Nach einigem Waelzen und Herumschuetteln ruhte sich der Butt nun ruhig aus. Jetzt musste es schnell gehen! Rute in den Halter, Rollenbremse auf, Harpune geschnappt und Schnur straff, ein Zug am Vorfach um ihn dicht under die Oberflaeche zu kriegen und ein kraeftiger Stoss mit der Harpune. Yeeesss! Die Spitze sass perfekt und der Butt war nun auch am Ende. Er hatte keine Kraft mehr um wild herumzutoben wie oftmals gruene Butte nach dem Harpunieren. Es war vielleicht noch eine halbe Stunde bis zum Schlusspfiff. Ich hatte mein Tageslimit fuer Heilbutte, konnte also keinen weiteren behalten. Aber so ganz aufhoeren wollte ich auch noch nicht. Ich beschloss die Rute nochmal neu zubekoedern und die Ruten noch im Wasser zu lassen bis ich die Fische vermessen, versorgt und in die Lizenzen eingetragen hatte. Ich blutete den 2. Butt aus und brachte dann beide ins Boot.

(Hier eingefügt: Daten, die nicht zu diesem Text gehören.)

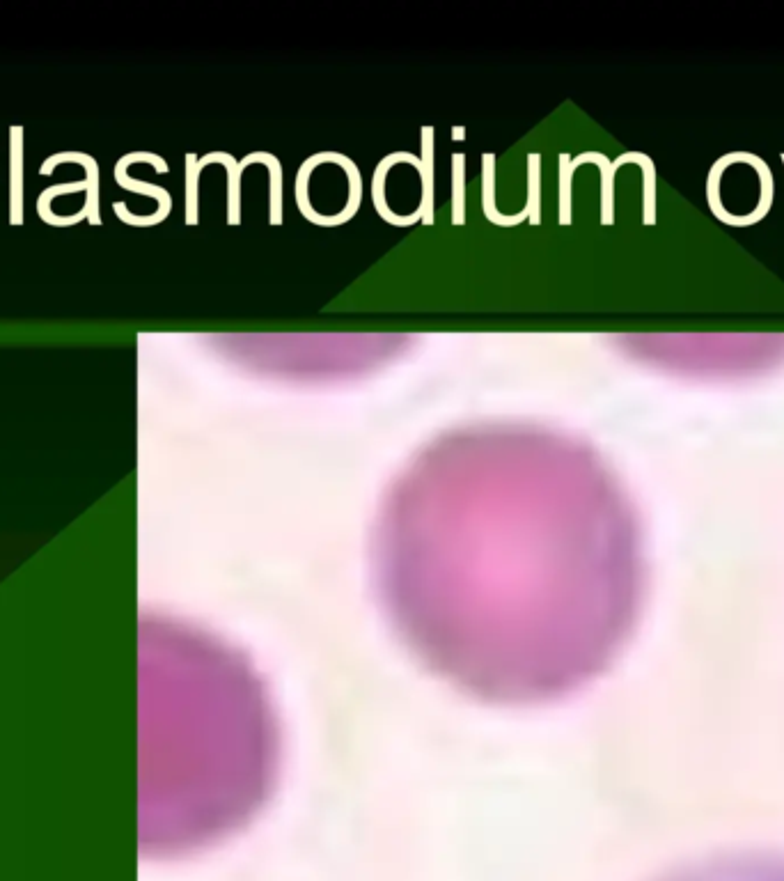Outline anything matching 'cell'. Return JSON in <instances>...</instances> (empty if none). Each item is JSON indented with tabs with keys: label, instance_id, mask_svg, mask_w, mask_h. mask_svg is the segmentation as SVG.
<instances>
[{
	"label": "cell",
	"instance_id": "obj_1",
	"mask_svg": "<svg viewBox=\"0 0 784 881\" xmlns=\"http://www.w3.org/2000/svg\"><path fill=\"white\" fill-rule=\"evenodd\" d=\"M397 163H411L413 168H418V170H420L422 159L413 157L411 152H392V154H388V157L383 159V161L379 163V166H376V170H374V179H372V200H374L376 214H379V216L383 218V221L390 223V225H397V228H409V225L422 221V212H420V209H418V212H415V214H411V216H399V214H395V212H390V207H388V202H386V177H388V173H390V168H392V166H397Z\"/></svg>",
	"mask_w": 784,
	"mask_h": 881
},
{
	"label": "cell",
	"instance_id": "obj_2",
	"mask_svg": "<svg viewBox=\"0 0 784 881\" xmlns=\"http://www.w3.org/2000/svg\"><path fill=\"white\" fill-rule=\"evenodd\" d=\"M115 177H117V182H120L122 189H129L133 193H143V196H152V198L159 200V212H156L154 216H147V218L131 216L129 212H124V205H120V202H117L115 214L120 216L124 223H129V225H156V223H161L163 218L170 214L172 200H170V193L166 189H159V186H152V184L136 182V179H131V177L124 175V170H120V168H115Z\"/></svg>",
	"mask_w": 784,
	"mask_h": 881
},
{
	"label": "cell",
	"instance_id": "obj_3",
	"mask_svg": "<svg viewBox=\"0 0 784 881\" xmlns=\"http://www.w3.org/2000/svg\"><path fill=\"white\" fill-rule=\"evenodd\" d=\"M209 163H223L227 170V223L239 225L241 223V173L246 168L239 166V161H234L232 154L225 152H211L207 157L198 159L200 170L209 166Z\"/></svg>",
	"mask_w": 784,
	"mask_h": 881
},
{
	"label": "cell",
	"instance_id": "obj_4",
	"mask_svg": "<svg viewBox=\"0 0 784 881\" xmlns=\"http://www.w3.org/2000/svg\"><path fill=\"white\" fill-rule=\"evenodd\" d=\"M496 154H484L482 157V168H484V179H482V209L484 216L489 218L491 223L503 225V228H512V225H521L523 221H528L530 212L523 207L521 214L514 216H503L496 212Z\"/></svg>",
	"mask_w": 784,
	"mask_h": 881
},
{
	"label": "cell",
	"instance_id": "obj_5",
	"mask_svg": "<svg viewBox=\"0 0 784 881\" xmlns=\"http://www.w3.org/2000/svg\"><path fill=\"white\" fill-rule=\"evenodd\" d=\"M420 179H422V198H420V212L422 223L434 225V127H422V166H420Z\"/></svg>",
	"mask_w": 784,
	"mask_h": 881
},
{
	"label": "cell",
	"instance_id": "obj_6",
	"mask_svg": "<svg viewBox=\"0 0 784 881\" xmlns=\"http://www.w3.org/2000/svg\"><path fill=\"white\" fill-rule=\"evenodd\" d=\"M250 163H266L271 173V209H269V223L282 225V166L273 154L266 152H253L248 157L239 161L241 168H248Z\"/></svg>",
	"mask_w": 784,
	"mask_h": 881
},
{
	"label": "cell",
	"instance_id": "obj_7",
	"mask_svg": "<svg viewBox=\"0 0 784 881\" xmlns=\"http://www.w3.org/2000/svg\"><path fill=\"white\" fill-rule=\"evenodd\" d=\"M691 881H784V868H764V865H752V868H727L711 872V875L695 877Z\"/></svg>",
	"mask_w": 784,
	"mask_h": 881
},
{
	"label": "cell",
	"instance_id": "obj_8",
	"mask_svg": "<svg viewBox=\"0 0 784 881\" xmlns=\"http://www.w3.org/2000/svg\"><path fill=\"white\" fill-rule=\"evenodd\" d=\"M530 223L542 225V154H528V205Z\"/></svg>",
	"mask_w": 784,
	"mask_h": 881
},
{
	"label": "cell",
	"instance_id": "obj_9",
	"mask_svg": "<svg viewBox=\"0 0 784 881\" xmlns=\"http://www.w3.org/2000/svg\"><path fill=\"white\" fill-rule=\"evenodd\" d=\"M466 157L457 152L452 157V223L464 225L466 223V173H464Z\"/></svg>",
	"mask_w": 784,
	"mask_h": 881
},
{
	"label": "cell",
	"instance_id": "obj_10",
	"mask_svg": "<svg viewBox=\"0 0 784 881\" xmlns=\"http://www.w3.org/2000/svg\"><path fill=\"white\" fill-rule=\"evenodd\" d=\"M200 166L195 154H186V225H198V179Z\"/></svg>",
	"mask_w": 784,
	"mask_h": 881
},
{
	"label": "cell",
	"instance_id": "obj_11",
	"mask_svg": "<svg viewBox=\"0 0 784 881\" xmlns=\"http://www.w3.org/2000/svg\"><path fill=\"white\" fill-rule=\"evenodd\" d=\"M560 223H571V175L576 173V168L571 166L569 154L560 157Z\"/></svg>",
	"mask_w": 784,
	"mask_h": 881
},
{
	"label": "cell",
	"instance_id": "obj_12",
	"mask_svg": "<svg viewBox=\"0 0 784 881\" xmlns=\"http://www.w3.org/2000/svg\"><path fill=\"white\" fill-rule=\"evenodd\" d=\"M452 138H454V140H464V138H466V134H464V129H461V127H454V131H452Z\"/></svg>",
	"mask_w": 784,
	"mask_h": 881
}]
</instances>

Der erste war 114cm und der zweite 110 cm. Aber was fuer ein Unterschied im Drillverhalten. Haette der erste so gekaempft wie der zweite, haette ich ihn garantiert verloren. Manchmal muss man Glueck haben. Ich fing an mein Zeug zu verstauen, da sah ich ploetzlich wieder die rechte Rute schwer wippen. Gibt’s doch gar nicht! Noch ein Butt? Ich kurbelte an und was soll ich sagen? Wieder hatte ich einen schweren Widerstand am anderen Ende der Schnur. Ich kurbelte noch ein paar Umdrehungen und holte dann die Rute aus dem Halter. In diesem Moment kam der Fisch los und die Rute wurde schlapp. Ich liess den Koeder, oder was davon noch da war, ganz schnell wieder hinunter; etwas was hin und wieder zu einem zweiten Biss fuehrt. Aber nicht heute.
Nun ja, ich haette ihn eh wieder schwimmenlassen muessen, daher war ich nicht zu traurig. Ich packte ein und holte den Anker ein und fuhr uns zurueck. Ricardo wachte nun auf und schaute staunend auf die Heilbuttstrecke im hinteren Bootsteil. Alles verschlafen, der Herr! Ich war super zufrieden mit dem Ergenbis heute. Mann, bloss gut, dass ich mich aufgerappelt hatte als der Wecker klingelte! So einen Tag haette ich ungern verpasst. Zurueck in der Marina war gut Betrieb an den Schlachttischen. Es waren einige Butte gefangen worden. Einer hatte einen ueber 40 Pfund. Aber mit 33 und 37 Pfund hatten wir eine schoene Strecke und einen ganzen Berg leckerer Filets. Die Schwarzbarschreste im Duftsack waren also sehr erfolgreich gewesen – ein neues Geheimrezept. Und 2019 scheint wieder ein gutes Heilbuttjahr zu sein, zumindest auf meinem Boot!